------ PROVIDED DATA ------
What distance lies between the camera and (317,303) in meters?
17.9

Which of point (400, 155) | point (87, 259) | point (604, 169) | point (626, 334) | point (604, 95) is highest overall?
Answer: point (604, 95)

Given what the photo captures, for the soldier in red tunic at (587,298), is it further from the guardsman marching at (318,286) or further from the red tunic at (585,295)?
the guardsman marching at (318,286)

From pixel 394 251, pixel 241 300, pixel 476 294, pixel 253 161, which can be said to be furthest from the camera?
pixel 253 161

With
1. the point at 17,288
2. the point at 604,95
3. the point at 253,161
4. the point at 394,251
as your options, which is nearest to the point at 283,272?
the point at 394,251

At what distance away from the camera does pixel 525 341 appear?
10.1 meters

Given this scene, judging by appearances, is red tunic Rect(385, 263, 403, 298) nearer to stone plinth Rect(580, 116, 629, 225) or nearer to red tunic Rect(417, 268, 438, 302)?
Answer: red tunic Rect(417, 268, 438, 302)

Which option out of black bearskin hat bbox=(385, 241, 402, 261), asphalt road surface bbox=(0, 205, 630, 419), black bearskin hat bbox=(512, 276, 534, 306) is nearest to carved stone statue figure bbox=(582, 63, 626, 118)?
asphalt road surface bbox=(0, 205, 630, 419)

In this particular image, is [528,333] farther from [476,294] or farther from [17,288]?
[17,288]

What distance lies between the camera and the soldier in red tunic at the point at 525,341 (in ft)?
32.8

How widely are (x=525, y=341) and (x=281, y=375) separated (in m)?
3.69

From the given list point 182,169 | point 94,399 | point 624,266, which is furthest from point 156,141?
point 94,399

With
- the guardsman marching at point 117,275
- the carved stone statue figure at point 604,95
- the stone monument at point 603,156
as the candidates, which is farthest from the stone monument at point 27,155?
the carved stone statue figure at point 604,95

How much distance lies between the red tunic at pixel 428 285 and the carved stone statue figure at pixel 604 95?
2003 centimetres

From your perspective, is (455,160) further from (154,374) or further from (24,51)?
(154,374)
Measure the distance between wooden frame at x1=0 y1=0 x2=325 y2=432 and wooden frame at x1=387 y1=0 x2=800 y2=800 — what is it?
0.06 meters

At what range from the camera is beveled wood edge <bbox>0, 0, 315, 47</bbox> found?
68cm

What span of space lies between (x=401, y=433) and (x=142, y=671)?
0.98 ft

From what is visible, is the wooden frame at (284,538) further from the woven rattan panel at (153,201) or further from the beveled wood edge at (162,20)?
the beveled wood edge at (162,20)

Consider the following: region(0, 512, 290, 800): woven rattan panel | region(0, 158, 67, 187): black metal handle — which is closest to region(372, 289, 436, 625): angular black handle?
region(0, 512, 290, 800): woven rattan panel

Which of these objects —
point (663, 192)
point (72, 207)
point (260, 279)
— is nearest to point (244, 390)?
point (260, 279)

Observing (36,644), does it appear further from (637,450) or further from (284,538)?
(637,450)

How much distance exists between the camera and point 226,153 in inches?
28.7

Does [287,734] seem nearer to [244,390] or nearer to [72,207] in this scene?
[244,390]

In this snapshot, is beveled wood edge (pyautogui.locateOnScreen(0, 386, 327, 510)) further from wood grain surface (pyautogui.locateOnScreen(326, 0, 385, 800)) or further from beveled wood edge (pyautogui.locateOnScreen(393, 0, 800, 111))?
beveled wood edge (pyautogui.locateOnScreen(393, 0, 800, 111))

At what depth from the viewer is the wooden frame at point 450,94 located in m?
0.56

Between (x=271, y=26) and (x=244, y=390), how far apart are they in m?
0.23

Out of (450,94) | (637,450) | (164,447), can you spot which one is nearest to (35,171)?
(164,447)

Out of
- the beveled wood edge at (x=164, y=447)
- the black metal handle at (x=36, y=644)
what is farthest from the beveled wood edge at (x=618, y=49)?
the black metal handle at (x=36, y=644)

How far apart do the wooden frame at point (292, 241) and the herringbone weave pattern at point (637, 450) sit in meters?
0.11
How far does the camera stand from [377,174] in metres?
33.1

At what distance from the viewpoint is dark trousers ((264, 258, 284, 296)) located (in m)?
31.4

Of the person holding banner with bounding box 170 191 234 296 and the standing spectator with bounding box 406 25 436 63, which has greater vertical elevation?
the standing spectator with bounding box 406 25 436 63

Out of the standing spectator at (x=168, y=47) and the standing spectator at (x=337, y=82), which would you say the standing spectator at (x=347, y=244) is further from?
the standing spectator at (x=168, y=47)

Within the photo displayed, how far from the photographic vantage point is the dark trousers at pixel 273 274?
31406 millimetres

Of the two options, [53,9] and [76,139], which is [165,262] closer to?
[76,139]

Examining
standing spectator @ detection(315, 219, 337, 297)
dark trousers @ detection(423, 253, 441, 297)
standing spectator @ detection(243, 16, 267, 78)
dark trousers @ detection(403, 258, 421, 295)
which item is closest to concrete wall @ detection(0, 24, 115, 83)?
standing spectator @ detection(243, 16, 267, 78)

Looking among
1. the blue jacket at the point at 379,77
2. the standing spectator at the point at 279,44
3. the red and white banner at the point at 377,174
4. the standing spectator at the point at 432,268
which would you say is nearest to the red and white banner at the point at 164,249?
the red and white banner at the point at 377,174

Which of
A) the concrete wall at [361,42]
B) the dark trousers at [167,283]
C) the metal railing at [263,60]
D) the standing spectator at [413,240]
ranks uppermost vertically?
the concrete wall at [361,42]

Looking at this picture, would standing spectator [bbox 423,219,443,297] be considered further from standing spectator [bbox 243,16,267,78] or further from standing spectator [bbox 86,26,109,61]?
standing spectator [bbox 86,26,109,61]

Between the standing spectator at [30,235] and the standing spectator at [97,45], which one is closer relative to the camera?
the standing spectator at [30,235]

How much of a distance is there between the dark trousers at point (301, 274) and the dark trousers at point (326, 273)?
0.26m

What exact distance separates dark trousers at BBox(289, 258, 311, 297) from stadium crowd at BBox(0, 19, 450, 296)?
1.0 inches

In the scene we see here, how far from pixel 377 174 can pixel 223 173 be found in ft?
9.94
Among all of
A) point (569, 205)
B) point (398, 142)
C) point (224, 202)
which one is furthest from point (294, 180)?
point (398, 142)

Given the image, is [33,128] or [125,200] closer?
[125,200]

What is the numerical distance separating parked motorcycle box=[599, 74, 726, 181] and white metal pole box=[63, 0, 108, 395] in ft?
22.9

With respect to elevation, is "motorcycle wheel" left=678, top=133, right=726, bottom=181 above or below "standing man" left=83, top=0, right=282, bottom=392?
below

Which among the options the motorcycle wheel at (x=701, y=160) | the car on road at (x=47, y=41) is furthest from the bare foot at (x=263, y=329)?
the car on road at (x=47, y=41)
------
**TASK DIRECTIONS**
Switch each "black bearskin hat" in the lines above to "tall fur cap", and write out all the lines again with nothing else altered.

**FINAL ANSWER**
What distance lies between the camera and (317,303) in meters?
17.9

Which of point (400, 155) | point (87, 259) | point (604, 169) | point (626, 334) | point (604, 95) is highest overall?
Answer: point (604, 95)

Given what the photo captures, for the soldier in red tunic at (587,298), is it further from the guardsman marching at (318,286) or further from the red tunic at (585,295)?
the guardsman marching at (318,286)

From pixel 394 251, pixel 241 300, pixel 476 294, pixel 253 161, which can be said to be furthest from the camera?
pixel 253 161

With
1. the point at 17,288
2. the point at 604,95
3. the point at 253,161
4. the point at 394,251
as your options, which is nearest to the point at 283,272?
the point at 394,251

At what distance away from the camera does pixel 525 341 appear?
10.1 meters

Given this scene, judging by appearances, is red tunic Rect(385, 263, 403, 298) nearer to stone plinth Rect(580, 116, 629, 225) or nearer to red tunic Rect(417, 268, 438, 302)?
Answer: red tunic Rect(417, 268, 438, 302)

Which option out of tall fur cap bbox=(385, 241, 402, 261), asphalt road surface bbox=(0, 205, 630, 419), tall fur cap bbox=(512, 276, 534, 306) is nearest to carved stone statue figure bbox=(582, 63, 626, 118)?
asphalt road surface bbox=(0, 205, 630, 419)

In this particular image, is [528,333] farther from [476,294] or farther from [17,288]?
[17,288]

What distance lies between the camera and the soldier in red tunic at the point at 525,341 (in ft)?
32.8

How widely are (x=525, y=341) and (x=281, y=375) separated (in m)?
3.69

From the given list point 182,169 | point 94,399 | point 624,266, which is furthest from point 156,141?
point 94,399

With
- the guardsman marching at point 117,275
- the carved stone statue figure at point 604,95
- the stone monument at point 603,156
as the candidates, which is farthest from the stone monument at point 27,155?
the carved stone statue figure at point 604,95

How much distance lies between the red tunic at pixel 428 285 and the carved stone statue figure at pixel 604 95?
2003 centimetres

From your perspective, is (455,160) further from (154,374) or further from (24,51)?
(154,374)
Measure the distance between wooden frame at x1=0 y1=0 x2=325 y2=432 and wooden frame at x1=387 y1=0 x2=800 y2=800 — what is it?
0.06 meters

At what range from the camera is beveled wood edge <bbox>0, 0, 315, 47</bbox> found?
68cm

What span of space lies between (x=401, y=433) and (x=142, y=671)?
0.98 ft

From what is visible, is the wooden frame at (284,538) further from the woven rattan panel at (153,201) or further from the beveled wood edge at (162,20)?
the beveled wood edge at (162,20)

Consider the following: region(0, 512, 290, 800): woven rattan panel | region(0, 158, 67, 187): black metal handle — which is closest to region(372, 289, 436, 625): angular black handle?
region(0, 512, 290, 800): woven rattan panel

Which of these objects —
point (663, 192)
point (72, 207)
point (260, 279)
— is nearest to point (244, 390)?
point (260, 279)

Observing (36,644), does it appear further from (637,450) or further from (284,538)?
(637,450)

How much distance exists between the camera and point 226,153 in inches?
28.7

Does [287,734] seem nearer to [244,390] or nearer to [72,207] in this scene?
[244,390]

In this snapshot, is beveled wood edge (pyautogui.locateOnScreen(0, 386, 327, 510)) further from wood grain surface (pyautogui.locateOnScreen(326, 0, 385, 800)) or further from beveled wood edge (pyautogui.locateOnScreen(393, 0, 800, 111))?
beveled wood edge (pyautogui.locateOnScreen(393, 0, 800, 111))

At what depth from the viewer is the wooden frame at point 450,94 located in m?
0.56

Between (x=271, y=26) and (x=244, y=390), how far apart are they in m?
0.23

Out of (450,94) | (637,450) | (164,447), can you spot which one is nearest to (35,171)?
(164,447)

Out of
- the beveled wood edge at (x=164, y=447)
- the black metal handle at (x=36, y=644)
what is farthest from the beveled wood edge at (x=618, y=49)?
the black metal handle at (x=36, y=644)

How far apart do the wooden frame at point (292, 241) and the herringbone weave pattern at point (637, 450) sit in meters?
0.11
How far does the camera stand from [377,174] in metres?
33.1

At what distance from the viewpoint is dark trousers ((264, 258, 284, 296)) located (in m)?
31.4

Of the person holding banner with bounding box 170 191 234 296 and the standing spectator with bounding box 406 25 436 63, which has greater vertical elevation?
the standing spectator with bounding box 406 25 436 63

Out of the standing spectator at (x=168, y=47) and the standing spectator at (x=337, y=82), which would you say the standing spectator at (x=347, y=244) is further from?
the standing spectator at (x=168, y=47)

Within the photo displayed, how far from the photographic vantage point is the dark trousers at pixel 273 274?
31406 millimetres

Of the two options, [53,9] and [76,139], which is [165,262] closer to?
[76,139]

Examining
standing spectator @ detection(315, 219, 337, 297)
dark trousers @ detection(423, 253, 441, 297)
standing spectator @ detection(243, 16, 267, 78)
dark trousers @ detection(403, 258, 421, 295)
which item is closest to concrete wall @ detection(0, 24, 115, 83)?
standing spectator @ detection(243, 16, 267, 78)

Looking among
1. the blue jacket at the point at 379,77
2. the standing spectator at the point at 279,44
3. the red and white banner at the point at 377,174
4. the standing spectator at the point at 432,268
which would you say is nearest to the red and white banner at the point at 164,249?
the red and white banner at the point at 377,174

Which of
A) the concrete wall at [361,42]
B) the dark trousers at [167,283]
C) the metal railing at [263,60]
D) the standing spectator at [413,240]
ranks uppermost vertically?
the concrete wall at [361,42]

Looking at this picture, would standing spectator [bbox 423,219,443,297] be considered further from standing spectator [bbox 243,16,267,78] or further from standing spectator [bbox 86,26,109,61]?
standing spectator [bbox 86,26,109,61]

Between the standing spectator at [30,235] and the standing spectator at [97,45], which one is closer relative to the camera?
the standing spectator at [30,235]

How much of a distance is there between the dark trousers at point (301, 274) and the dark trousers at point (326, 273)?
0.26m

What exact distance separates dark trousers at BBox(289, 258, 311, 297) from stadium crowd at BBox(0, 19, 450, 296)?
1.0 inches

In the scene we see here, how far from pixel 377 174 can pixel 223 173 be found in ft?
9.94
Among all of
A) point (569, 205)
B) point (398, 142)
C) point (224, 202)
which one is furthest from point (294, 180)?
point (398, 142)

Given the image, is [33,128] or [125,200] closer?
[125,200]

What is the numerical distance separating parked motorcycle box=[599, 74, 726, 181] and white metal pole box=[63, 0, 108, 395] in ft?
22.9

With respect to elevation, is "motorcycle wheel" left=678, top=133, right=726, bottom=181 above or below "standing man" left=83, top=0, right=282, bottom=392?
below

Which among the options the motorcycle wheel at (x=701, y=160) | the car on road at (x=47, y=41) is furthest from the bare foot at (x=263, y=329)?
the car on road at (x=47, y=41)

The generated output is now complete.